いつも通り音楽室か保健室で寝てるのかなぁ。
にしても、なんで3年の教室にスバルがいるんだろう。

『・・・スバル、迎えに来てくれたの?』

「・・・もうリムジン行っちまった。歩きで帰るからな。」

スバルはそっぽ向いて教室の入り口へと歩き出す。
教室を見渡せば俺しか残っていない。
心配して来てくれたのかなぁ。
中々自分の気持ち素直に言わない子だけど、その優しさは伝わってくるよ。

「おいヨウ、行くぞ。」

『ぁ、うん!』

入り口からスバルが俺を呼ぶ。
俺は急いで鞄を持ってスバルに駆け寄る。
迎えに来てくれたお礼を言えば、驚いた表情をしてそっぽを向く。
でも丸見えなんだよなぁ。耳まで赤いよ?
ほんと、こういう感情隠しちゃう所は変わってない。

『スバル、今日はちょっと遠回りして帰ろうか。』

「あぁ?別に、いいけどよ。どこ行くんだよ。」

『んー?ふふっ、内緒!』

学校を出ていつも帰る道を歩く。
この時間でも繁華街の賑わいは消えない。
クリスマスの時期が近いのか、街は赤や緑、白の灯りや飾りで満たされている。
メインとなる通りには所々の店の軒先にヤドリギが飾られていた。
これからもっと寒くなるだろうから、そろそろマフラーとか用意しないとなぁ。

「はぁ・・・ッ、さみぃ・・・」

横を見れば、スバルが手の平を擦り合わせていた。
いくらヴァンパイアって言っても寒さは感じる。
まだマフラーや手袋を用意してないし、俺と違ってスバルはセーターを着ていない。
確かにその薄着じゃ寒いよね。

『スバル、寒いでしょ?俺のブレザー羽織る?少しは暖かくなるよ?』

「はぁ?いらねぇよ!んな事したらヨウが寒いだろ。
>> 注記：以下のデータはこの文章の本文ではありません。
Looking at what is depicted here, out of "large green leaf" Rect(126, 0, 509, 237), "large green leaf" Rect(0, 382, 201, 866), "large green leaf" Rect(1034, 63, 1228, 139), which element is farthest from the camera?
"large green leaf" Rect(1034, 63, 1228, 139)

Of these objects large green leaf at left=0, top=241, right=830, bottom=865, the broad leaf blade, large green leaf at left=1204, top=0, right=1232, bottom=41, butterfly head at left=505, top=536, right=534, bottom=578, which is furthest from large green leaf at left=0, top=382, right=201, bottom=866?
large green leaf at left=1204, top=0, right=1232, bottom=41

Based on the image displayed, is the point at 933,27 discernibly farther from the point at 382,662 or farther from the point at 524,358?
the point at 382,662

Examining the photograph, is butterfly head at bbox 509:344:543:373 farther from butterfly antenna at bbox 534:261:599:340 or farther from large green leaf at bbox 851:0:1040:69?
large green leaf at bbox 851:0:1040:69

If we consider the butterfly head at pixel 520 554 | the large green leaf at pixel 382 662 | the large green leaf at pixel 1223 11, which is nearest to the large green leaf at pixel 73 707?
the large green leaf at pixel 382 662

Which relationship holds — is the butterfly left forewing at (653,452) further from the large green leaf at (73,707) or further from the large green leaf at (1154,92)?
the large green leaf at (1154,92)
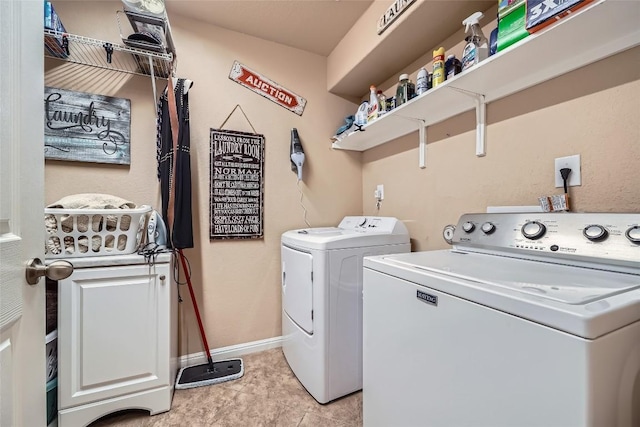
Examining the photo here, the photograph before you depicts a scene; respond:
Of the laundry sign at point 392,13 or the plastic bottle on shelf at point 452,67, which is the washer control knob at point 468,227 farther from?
the laundry sign at point 392,13

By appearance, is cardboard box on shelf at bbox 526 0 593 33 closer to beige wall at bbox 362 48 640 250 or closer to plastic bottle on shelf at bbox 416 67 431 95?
beige wall at bbox 362 48 640 250

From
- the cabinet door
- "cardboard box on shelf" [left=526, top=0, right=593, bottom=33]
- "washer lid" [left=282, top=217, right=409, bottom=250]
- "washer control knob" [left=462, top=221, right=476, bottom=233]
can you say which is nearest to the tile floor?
the cabinet door

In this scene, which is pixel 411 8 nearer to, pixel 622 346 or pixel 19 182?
pixel 622 346

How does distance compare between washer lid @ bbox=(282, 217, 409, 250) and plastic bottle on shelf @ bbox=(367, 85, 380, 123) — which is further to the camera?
plastic bottle on shelf @ bbox=(367, 85, 380, 123)

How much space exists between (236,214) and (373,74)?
1.55 metres

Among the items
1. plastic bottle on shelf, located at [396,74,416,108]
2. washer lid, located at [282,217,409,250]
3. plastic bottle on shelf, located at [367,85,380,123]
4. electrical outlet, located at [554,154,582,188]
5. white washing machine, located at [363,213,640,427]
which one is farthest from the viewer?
plastic bottle on shelf, located at [367,85,380,123]

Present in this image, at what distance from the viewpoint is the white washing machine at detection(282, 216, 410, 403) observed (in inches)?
57.0

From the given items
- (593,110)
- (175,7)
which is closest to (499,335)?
(593,110)

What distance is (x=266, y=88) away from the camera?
2131mm

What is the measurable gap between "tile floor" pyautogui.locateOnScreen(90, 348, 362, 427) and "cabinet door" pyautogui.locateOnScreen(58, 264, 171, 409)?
0.60ft

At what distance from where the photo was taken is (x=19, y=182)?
0.56m

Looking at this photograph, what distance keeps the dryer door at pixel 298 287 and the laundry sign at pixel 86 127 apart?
4.13 feet

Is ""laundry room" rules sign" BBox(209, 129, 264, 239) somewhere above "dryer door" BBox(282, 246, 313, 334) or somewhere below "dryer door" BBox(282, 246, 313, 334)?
above

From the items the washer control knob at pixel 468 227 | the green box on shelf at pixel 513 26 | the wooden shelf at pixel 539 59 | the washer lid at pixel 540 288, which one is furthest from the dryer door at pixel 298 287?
the green box on shelf at pixel 513 26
俺の事は気にすんな。」

ブレザーを脱ごうとしたら、手首を掴まれて阻止された。
まぁ、寒いのは変わりないけど俺はセーター着てるし・・・
でもスバルがそう言うんだから仕方ないか。
俺は脱ぎかけのブレザーを羽織り直した。
そして、そっぽを向いてるスバルの手を掴んだ。

「な、なっ!?」

いきなりの事で驚いたのか、スバルは真っ赤になって取り乱す。
だってやっぱ寒そうだし、大事な弟が風邪引くのは嫌だからね。
いくらヴァンパイアでも風邪引くんだよ?
人間界のウイルスじゃ引かないとは思うけど、念の為ね?

『手寒いなら、こうしてれば少しは暖かくなるんじゃないかな?って言っても、体温ないけどさ・・・スバルは俺と手を繋ぐの嫌だ?』

「ッ、別に、嫌じゃねぇけど・・・」

そう言ったスバルは舌打ちをして優しく握り返してきてくれた。
そのまま手を繋いで、賑わう繁華街を歩く。
街行く人は灯りや店の飾りに夢中で俺達が手を繋いでるのなんて気付かない。
そういえば昔、スバルと何度か手を繋いで歩いた事もあったなぁ。